At one point this season, because of injuries to Jesse Crain and a different-look roster, six of the seven relievers in the White Sox bullpen were first-year big-leaguers.
Only Matt Thornton was a proven name. The demotion of Philip Humber to the bullpen, as well as the addition of Brett Myers in a July trade, however, gives the White Sox only three rookies in the mix, including closer Addison Reed.
It also gives the pen a 1.45 ERA over their last 16 games.
The other key rookie is Nate Jones, and the White Sox are really watching the right-hander closely these days, especially because he has a 6.75 ERA (13 earned runs in his last 17 1/3 innings) in his last 21 outings.
Jones has limited left-handers to a .181 average over that time, but the workload of 42 appearances this season seems to be piling up.
At Class AA Birmingham last season, Jones also made 42 appearances, but that was for the entire season.
"In the minors, I would pitch an inning and get a day off, or if I'd throw two innings, I'd get two days off," Jones told the Chicago Sun-Times. "But up here, we're expected to win every day, and the coaches and players are going to do whatever we need to do to win."
And despite the numbers, Jones said he still feels fresh. His velocity backs his story, considering the hard-thrower did hit 99 mph with a pitch on Tuesday.
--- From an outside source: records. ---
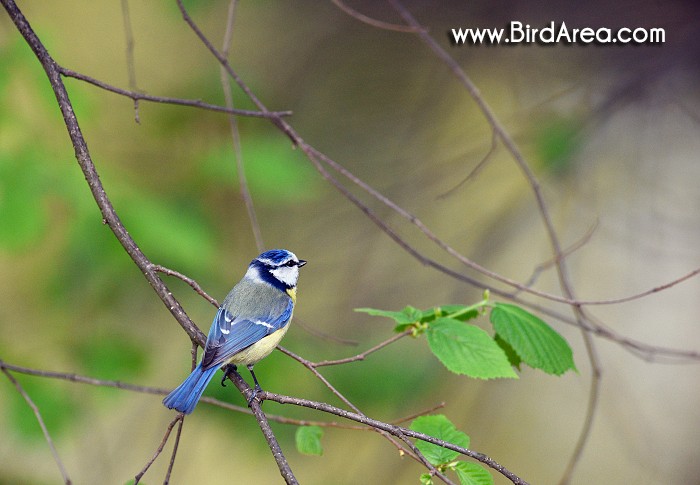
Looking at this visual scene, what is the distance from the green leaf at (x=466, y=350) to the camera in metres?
1.61

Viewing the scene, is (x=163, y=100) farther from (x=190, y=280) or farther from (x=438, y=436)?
(x=438, y=436)

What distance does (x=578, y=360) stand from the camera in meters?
3.71

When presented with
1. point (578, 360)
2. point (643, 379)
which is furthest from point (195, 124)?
point (643, 379)

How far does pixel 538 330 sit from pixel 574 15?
201 cm

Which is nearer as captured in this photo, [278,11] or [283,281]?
[283,281]

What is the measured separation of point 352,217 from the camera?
4090mm

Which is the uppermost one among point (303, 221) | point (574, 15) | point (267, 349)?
point (574, 15)

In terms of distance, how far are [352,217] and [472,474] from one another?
2.72 meters

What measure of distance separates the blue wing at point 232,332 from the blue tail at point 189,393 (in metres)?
0.03

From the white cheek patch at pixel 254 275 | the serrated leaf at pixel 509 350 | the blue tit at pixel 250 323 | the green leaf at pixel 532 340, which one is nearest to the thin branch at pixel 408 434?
the blue tit at pixel 250 323

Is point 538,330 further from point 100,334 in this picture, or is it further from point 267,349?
point 100,334

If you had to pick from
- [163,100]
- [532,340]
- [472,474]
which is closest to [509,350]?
[532,340]

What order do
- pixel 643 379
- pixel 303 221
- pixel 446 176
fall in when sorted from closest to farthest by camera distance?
pixel 643 379 → pixel 446 176 → pixel 303 221

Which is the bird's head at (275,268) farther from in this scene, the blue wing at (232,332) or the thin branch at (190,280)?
the thin branch at (190,280)
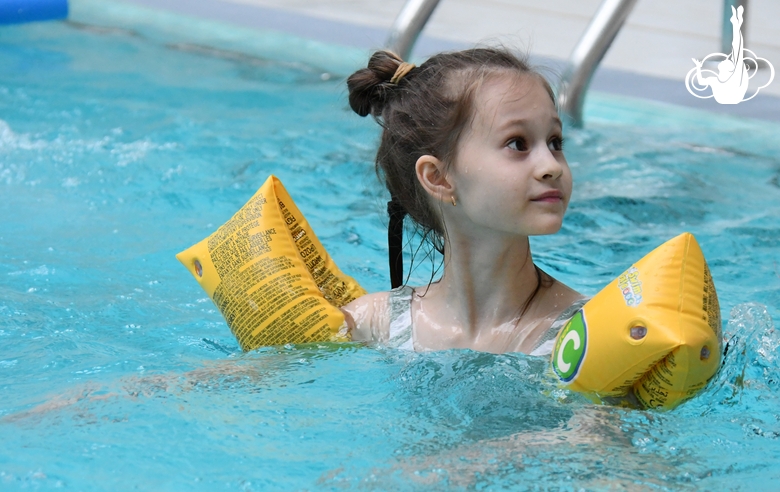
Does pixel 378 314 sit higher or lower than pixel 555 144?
lower

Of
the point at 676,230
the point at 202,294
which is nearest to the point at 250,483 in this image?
the point at 202,294

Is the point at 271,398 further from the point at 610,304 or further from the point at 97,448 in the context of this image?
the point at 610,304

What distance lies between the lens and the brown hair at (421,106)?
7.67 ft

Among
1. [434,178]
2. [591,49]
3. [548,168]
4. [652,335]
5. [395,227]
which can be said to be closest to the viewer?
[652,335]

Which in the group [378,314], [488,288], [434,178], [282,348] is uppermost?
[434,178]

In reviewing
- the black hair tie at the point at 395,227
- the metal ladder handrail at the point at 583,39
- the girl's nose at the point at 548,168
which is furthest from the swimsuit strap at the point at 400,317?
the metal ladder handrail at the point at 583,39

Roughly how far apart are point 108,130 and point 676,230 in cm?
292

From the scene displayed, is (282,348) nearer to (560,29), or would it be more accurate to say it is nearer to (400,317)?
(400,317)

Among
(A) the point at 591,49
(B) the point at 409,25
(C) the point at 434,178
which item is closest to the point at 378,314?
(C) the point at 434,178

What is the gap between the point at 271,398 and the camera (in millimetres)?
2293

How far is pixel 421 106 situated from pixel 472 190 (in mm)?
276

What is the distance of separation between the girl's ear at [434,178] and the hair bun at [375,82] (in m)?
0.27

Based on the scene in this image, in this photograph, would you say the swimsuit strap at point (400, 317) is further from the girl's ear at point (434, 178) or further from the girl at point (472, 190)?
the girl's ear at point (434, 178)

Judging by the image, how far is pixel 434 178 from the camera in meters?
2.39
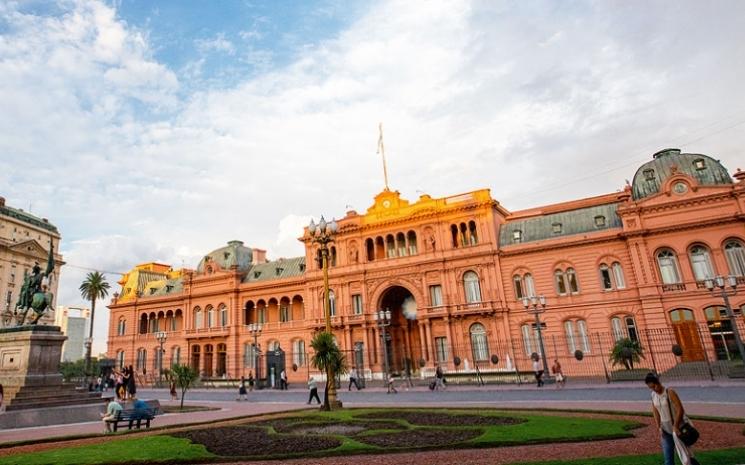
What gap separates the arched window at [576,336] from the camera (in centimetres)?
3684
The problem was that Billy Butler of Kansas City hit that 99 over the wall for a home run.
"Yeah," Jones said. "It just goes to show no matter how hard you throw, a hitter's going to be able to time it."
What has changed is that Jones is now more of a middle reliever, with Crain and especially Myers now taking that late-inning set-up role that Jones had been inching toward in May and June.
Myers has not allowed an earned run in nine appearances with the White Sox, after again pitching a scoreless inning in the Wednesday loss.
What pitching coach Don Cooper is focused on is his pitchers picking each other up, especially the way the bullpen seems to thrive when they come in with runners in scoring position.
The staff has a .242 opponents' average with RISP.
"That's a good thing," Cooper said. "That means, so far, when guys are in scoring position, we are making the pitches. For a lot of teams, the difference between a win or a loss are situations with two out and men in scoring position."